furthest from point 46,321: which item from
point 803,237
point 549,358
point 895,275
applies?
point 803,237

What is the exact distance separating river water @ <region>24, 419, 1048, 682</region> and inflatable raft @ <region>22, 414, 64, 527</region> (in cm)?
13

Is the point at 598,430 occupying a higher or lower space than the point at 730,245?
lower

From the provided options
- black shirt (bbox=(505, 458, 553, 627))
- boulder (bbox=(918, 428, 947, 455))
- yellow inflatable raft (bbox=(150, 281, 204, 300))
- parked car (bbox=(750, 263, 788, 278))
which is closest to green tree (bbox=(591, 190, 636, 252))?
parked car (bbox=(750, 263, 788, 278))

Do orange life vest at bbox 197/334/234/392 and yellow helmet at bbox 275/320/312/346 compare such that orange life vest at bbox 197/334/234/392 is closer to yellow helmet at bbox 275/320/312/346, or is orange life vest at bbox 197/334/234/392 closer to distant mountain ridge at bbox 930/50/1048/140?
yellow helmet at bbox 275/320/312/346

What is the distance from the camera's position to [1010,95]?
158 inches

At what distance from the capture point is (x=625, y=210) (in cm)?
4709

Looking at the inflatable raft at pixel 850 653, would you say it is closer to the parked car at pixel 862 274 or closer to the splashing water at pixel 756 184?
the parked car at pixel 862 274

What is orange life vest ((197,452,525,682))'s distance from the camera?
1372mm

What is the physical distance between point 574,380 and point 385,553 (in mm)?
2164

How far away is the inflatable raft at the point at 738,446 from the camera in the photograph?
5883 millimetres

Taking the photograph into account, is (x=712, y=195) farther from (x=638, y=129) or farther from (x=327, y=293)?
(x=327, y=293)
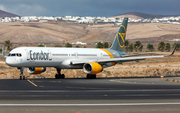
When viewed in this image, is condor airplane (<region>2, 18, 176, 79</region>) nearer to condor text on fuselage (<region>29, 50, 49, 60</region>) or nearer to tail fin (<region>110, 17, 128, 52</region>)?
condor text on fuselage (<region>29, 50, 49, 60</region>)

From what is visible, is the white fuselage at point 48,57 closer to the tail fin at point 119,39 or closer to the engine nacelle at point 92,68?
the engine nacelle at point 92,68

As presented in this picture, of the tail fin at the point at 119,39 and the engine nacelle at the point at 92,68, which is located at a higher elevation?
the tail fin at the point at 119,39

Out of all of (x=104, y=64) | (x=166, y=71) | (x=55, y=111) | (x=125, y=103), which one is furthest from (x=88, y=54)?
(x=55, y=111)

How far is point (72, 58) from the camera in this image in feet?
147

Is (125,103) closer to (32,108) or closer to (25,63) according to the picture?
(32,108)

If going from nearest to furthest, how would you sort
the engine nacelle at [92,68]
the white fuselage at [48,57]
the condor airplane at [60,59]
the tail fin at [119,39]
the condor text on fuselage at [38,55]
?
the white fuselage at [48,57] → the condor airplane at [60,59] → the condor text on fuselage at [38,55] → the engine nacelle at [92,68] → the tail fin at [119,39]

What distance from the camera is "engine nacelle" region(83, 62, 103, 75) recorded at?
42.2m

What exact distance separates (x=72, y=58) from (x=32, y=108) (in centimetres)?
2886

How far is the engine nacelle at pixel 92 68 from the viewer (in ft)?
138

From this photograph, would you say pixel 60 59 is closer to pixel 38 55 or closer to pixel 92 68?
pixel 38 55

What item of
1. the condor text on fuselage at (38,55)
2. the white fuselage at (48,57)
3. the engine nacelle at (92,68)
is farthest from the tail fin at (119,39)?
the condor text on fuselage at (38,55)

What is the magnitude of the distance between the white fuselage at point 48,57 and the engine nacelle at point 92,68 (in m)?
1.42

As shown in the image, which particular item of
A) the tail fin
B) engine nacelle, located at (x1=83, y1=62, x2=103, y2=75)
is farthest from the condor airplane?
the tail fin

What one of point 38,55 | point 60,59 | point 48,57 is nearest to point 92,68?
point 60,59
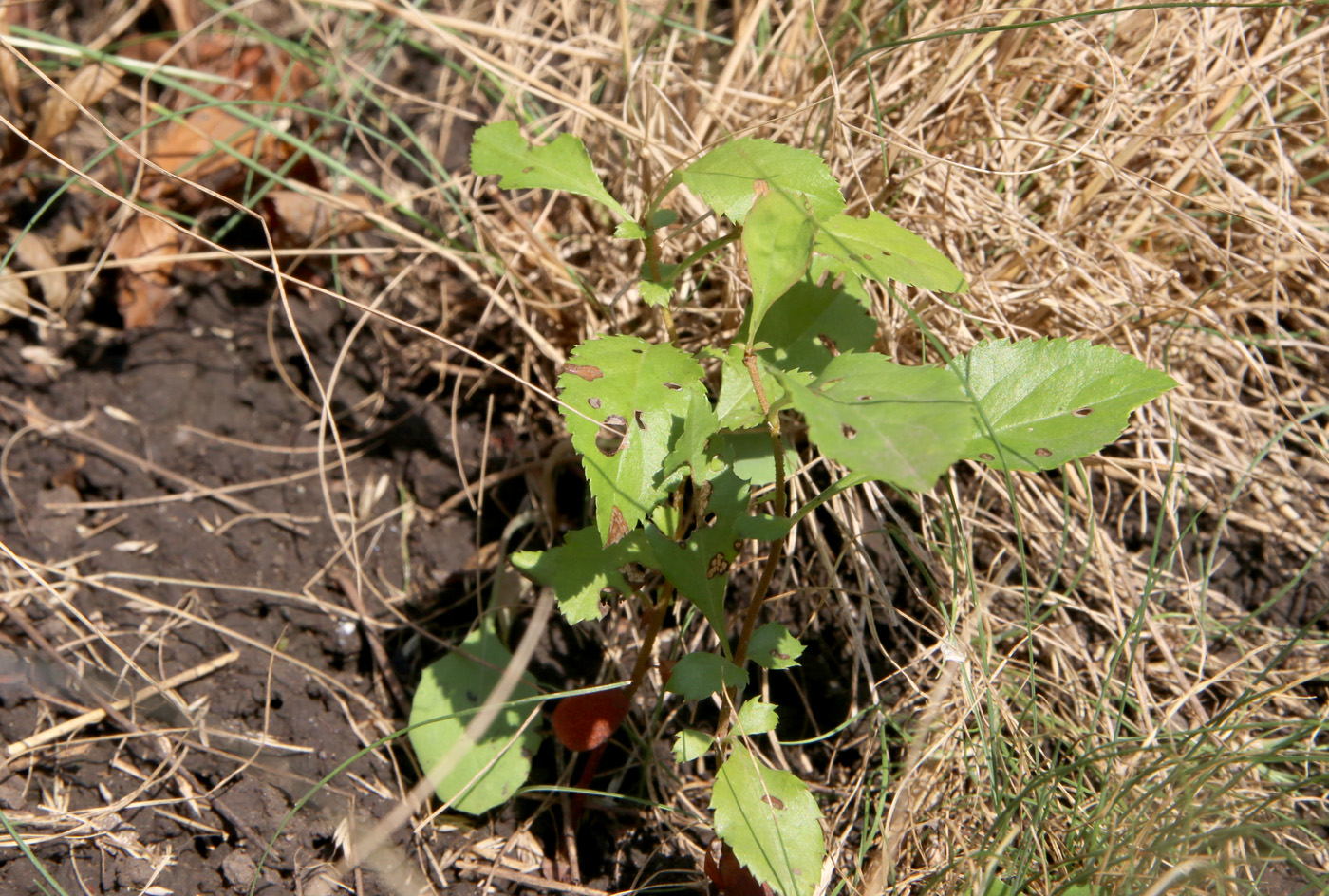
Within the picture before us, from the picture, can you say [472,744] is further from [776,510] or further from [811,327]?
[811,327]

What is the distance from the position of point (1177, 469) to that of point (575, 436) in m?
1.14

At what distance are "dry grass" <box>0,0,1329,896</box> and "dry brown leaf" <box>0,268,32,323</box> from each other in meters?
0.85

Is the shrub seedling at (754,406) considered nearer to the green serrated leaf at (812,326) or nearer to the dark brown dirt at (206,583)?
the green serrated leaf at (812,326)

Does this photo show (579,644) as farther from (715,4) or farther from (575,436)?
(715,4)

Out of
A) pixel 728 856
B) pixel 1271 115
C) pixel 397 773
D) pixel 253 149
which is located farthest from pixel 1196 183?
pixel 253 149

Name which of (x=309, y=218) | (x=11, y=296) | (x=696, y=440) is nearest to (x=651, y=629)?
(x=696, y=440)

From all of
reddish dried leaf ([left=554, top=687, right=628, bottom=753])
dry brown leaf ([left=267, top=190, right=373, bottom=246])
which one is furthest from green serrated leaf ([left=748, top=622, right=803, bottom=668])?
dry brown leaf ([left=267, top=190, right=373, bottom=246])

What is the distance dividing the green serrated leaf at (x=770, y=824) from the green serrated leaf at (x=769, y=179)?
0.70 m

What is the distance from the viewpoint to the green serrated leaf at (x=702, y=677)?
1132 mm

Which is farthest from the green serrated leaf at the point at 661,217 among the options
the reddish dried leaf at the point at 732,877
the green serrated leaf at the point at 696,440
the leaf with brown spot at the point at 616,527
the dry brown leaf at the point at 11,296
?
the dry brown leaf at the point at 11,296

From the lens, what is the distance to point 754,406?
3.70 feet

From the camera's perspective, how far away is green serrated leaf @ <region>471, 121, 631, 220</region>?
1216 millimetres

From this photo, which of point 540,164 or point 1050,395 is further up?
point 540,164

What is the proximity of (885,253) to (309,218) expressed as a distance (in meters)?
1.38
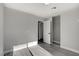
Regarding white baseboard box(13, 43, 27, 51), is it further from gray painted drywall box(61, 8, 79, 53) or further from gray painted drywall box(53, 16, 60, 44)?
gray painted drywall box(53, 16, 60, 44)

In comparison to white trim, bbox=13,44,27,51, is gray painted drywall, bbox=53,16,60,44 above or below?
above

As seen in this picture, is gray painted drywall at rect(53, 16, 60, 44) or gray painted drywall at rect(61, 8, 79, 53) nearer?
gray painted drywall at rect(61, 8, 79, 53)

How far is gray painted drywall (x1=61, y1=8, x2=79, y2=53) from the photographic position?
3.20 meters

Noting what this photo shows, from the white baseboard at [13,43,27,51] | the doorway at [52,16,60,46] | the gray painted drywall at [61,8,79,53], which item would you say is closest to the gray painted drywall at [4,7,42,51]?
the white baseboard at [13,43,27,51]

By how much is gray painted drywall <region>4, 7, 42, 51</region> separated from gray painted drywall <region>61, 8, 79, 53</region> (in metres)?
2.01

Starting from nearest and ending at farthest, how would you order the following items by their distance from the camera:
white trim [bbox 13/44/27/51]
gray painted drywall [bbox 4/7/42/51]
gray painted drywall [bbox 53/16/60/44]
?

Exercise goal: Print all of the entries word for word. Skip any images they contain.

Written answer:
furthest from point 46,321: which item from
point 803,237
point 549,358
point 895,275
applies?
point 803,237

What is the exact distance separating river water @ <region>24, 419, 1048, 682</region> and inflatable raft @ <region>22, 414, 64, 527</region> (in cm)?
13

Is the point at 598,430 occupying a higher or lower space than the point at 730,245?
lower

From the provided options
- black shirt (bbox=(505, 458, 553, 627))
- boulder (bbox=(918, 428, 947, 455))
- yellow inflatable raft (bbox=(150, 281, 204, 300))
- parked car (bbox=(750, 263, 788, 278))
which is closest to green tree (bbox=(591, 190, 636, 252))?
parked car (bbox=(750, 263, 788, 278))

Do orange life vest at bbox 197/334/234/392 and yellow helmet at bbox 275/320/312/346 compare such that orange life vest at bbox 197/334/234/392 is closer to yellow helmet at bbox 275/320/312/346, or is orange life vest at bbox 197/334/234/392 closer to distant mountain ridge at bbox 930/50/1048/140?
yellow helmet at bbox 275/320/312/346

What is the distance from the camera's position to [1010,95]?
158 inches

At what distance from the capture point is (x=625, y=210) (in cm)?
4709

Looking at the inflatable raft at pixel 850 653, would you say it is closer to the parked car at pixel 862 274 or closer to the splashing water at pixel 756 184?
the parked car at pixel 862 274

What is orange life vest ((197,452,525,682))'s distance from the camera?
1372mm

What is the physical distance between point 574,380 and point 385,553 (in mm)?
2164

How far away is the inflatable raft at the point at 738,446 from the camera in the photograph?
5883 millimetres

Taking the photograph into account, is (x=712, y=195) farther from (x=638, y=129) or farther from (x=327, y=293)?
(x=327, y=293)
When viewed in this image, is condor airplane (<region>2, 18, 176, 79</region>) nearer to condor text on fuselage (<region>29, 50, 49, 60</region>) or nearer to tail fin (<region>110, 17, 128, 52</region>)?
condor text on fuselage (<region>29, 50, 49, 60</region>)

From what is visible, is the white fuselage at point 48,57 closer to the tail fin at point 119,39 or closer to the engine nacelle at point 92,68?
the engine nacelle at point 92,68

As presented in this picture, of the tail fin at the point at 119,39 and the engine nacelle at the point at 92,68, which is located at a higher elevation?
the tail fin at the point at 119,39

Out of all of (x=104, y=64) | (x=166, y=71) | (x=55, y=111) | (x=125, y=103), which one is furthest from (x=88, y=54)?
(x=55, y=111)

How far is point (72, 58) from the camera in this image in feet?
147

Is (125,103) closer to (32,108) or closer to (25,63) according to the picture?
(32,108)

If going from nearest to furthest, how would you sort
the engine nacelle at [92,68]
the white fuselage at [48,57]
the condor airplane at [60,59]
the tail fin at [119,39]
the condor text on fuselage at [38,55]
?
the white fuselage at [48,57] → the condor airplane at [60,59] → the condor text on fuselage at [38,55] → the engine nacelle at [92,68] → the tail fin at [119,39]

What distance from the camera is "engine nacelle" region(83, 62, 103, 75) recorded at?
42.2m

What exact distance separates (x=72, y=58) from (x=32, y=108) (in centimetres)?
2886

How far is the engine nacelle at pixel 92 68 from the viewer (in ft)?
138

From this photograph, would you say pixel 60 59 is closer to pixel 38 55 or closer to pixel 92 68?
pixel 38 55

What item of
1. the condor text on fuselage at (38,55)
2. the white fuselage at (48,57)
3. the engine nacelle at (92,68)
is farthest from the tail fin at (119,39)?
the condor text on fuselage at (38,55)

What is the magnitude of the distance between the white fuselage at point 48,57 and the engine nacelle at point 92,68 (in m)?
1.42

As shown in the image, which particular item of
A) the tail fin
B) engine nacelle, located at (x1=83, y1=62, x2=103, y2=75)
is farthest from the condor airplane?
the tail fin

What one of point 38,55 | point 60,59 | point 48,57 is nearest to point 92,68?
point 60,59
Within the picture before us, from the picture, can you say [472,744] is further from [776,510] or further from [811,327]?
[811,327]

What is the distance from the position of point (1177, 469) to that of point (575, 436) in m?
1.14

At what distance are "dry grass" <box>0,0,1329,896</box> and "dry brown leaf" <box>0,268,32,323</box> from each other in meters?
0.85

Is the shrub seedling at (754,406) considered nearer to the green serrated leaf at (812,326) or nearer to the dark brown dirt at (206,583)?
the green serrated leaf at (812,326)

Does this photo show (579,644) as farther from (715,4) or farther from (575,436)?
(715,4)

Out of
A) pixel 728 856
B) pixel 1271 115
C) pixel 397 773
D) pixel 253 149
which is located farthest from pixel 1196 183?
pixel 253 149

Name which of (x=309, y=218) | (x=11, y=296) | (x=696, y=440) is nearest to (x=651, y=629)?
(x=696, y=440)

From all of
reddish dried leaf ([left=554, top=687, right=628, bottom=753])
dry brown leaf ([left=267, top=190, right=373, bottom=246])
which one is furthest from green serrated leaf ([left=748, top=622, right=803, bottom=668])?
dry brown leaf ([left=267, top=190, right=373, bottom=246])

What is the distance dividing the green serrated leaf at (x=770, y=824) from the green serrated leaf at (x=769, y=179)?
0.70 m

What is the distance from the viewpoint to the green serrated leaf at (x=702, y=677)?
1132 mm

Which is farthest from the green serrated leaf at the point at 661,217 among the options
the reddish dried leaf at the point at 732,877
the green serrated leaf at the point at 696,440
the leaf with brown spot at the point at 616,527
the dry brown leaf at the point at 11,296
?
the dry brown leaf at the point at 11,296

From the lens, what is the distance to point 754,406?
3.70 feet

From the camera's perspective, how far away is green serrated leaf @ <region>471, 121, 631, 220</region>?
1216 millimetres

From this photo, which of point 540,164 or point 1050,395 is further up?
point 540,164

What is the proximity of (885,253) to (309,218) expressed as a distance (in meters)?
1.38
Regarding white baseboard box(13, 43, 27, 51), is it further from gray painted drywall box(61, 8, 79, 53) or further from gray painted drywall box(53, 16, 60, 44)?
gray painted drywall box(53, 16, 60, 44)

In comparison to white trim, bbox=13,44,27,51, is gray painted drywall, bbox=53,16,60,44 above or below?
above

As seen in this picture, is gray painted drywall at rect(53, 16, 60, 44) or gray painted drywall at rect(61, 8, 79, 53) nearer?
gray painted drywall at rect(61, 8, 79, 53)

How far is gray painted drywall (x1=61, y1=8, x2=79, y2=53) from the photographic position?
3.20 meters

Noting what this photo shows, from the white baseboard at [13,43,27,51] | the doorway at [52,16,60,46] | the gray painted drywall at [61,8,79,53], which item would you say is closest to the gray painted drywall at [4,7,42,51]?
the white baseboard at [13,43,27,51]

By how much is gray painted drywall <region>4, 7, 42, 51</region> separated from gray painted drywall <region>61, 8, 79, 53</region> (in metres)?
2.01

Starting from nearest and ending at farthest, how would you order the following items by their distance from the camera:
white trim [bbox 13/44/27/51]
gray painted drywall [bbox 4/7/42/51]
gray painted drywall [bbox 53/16/60/44]
?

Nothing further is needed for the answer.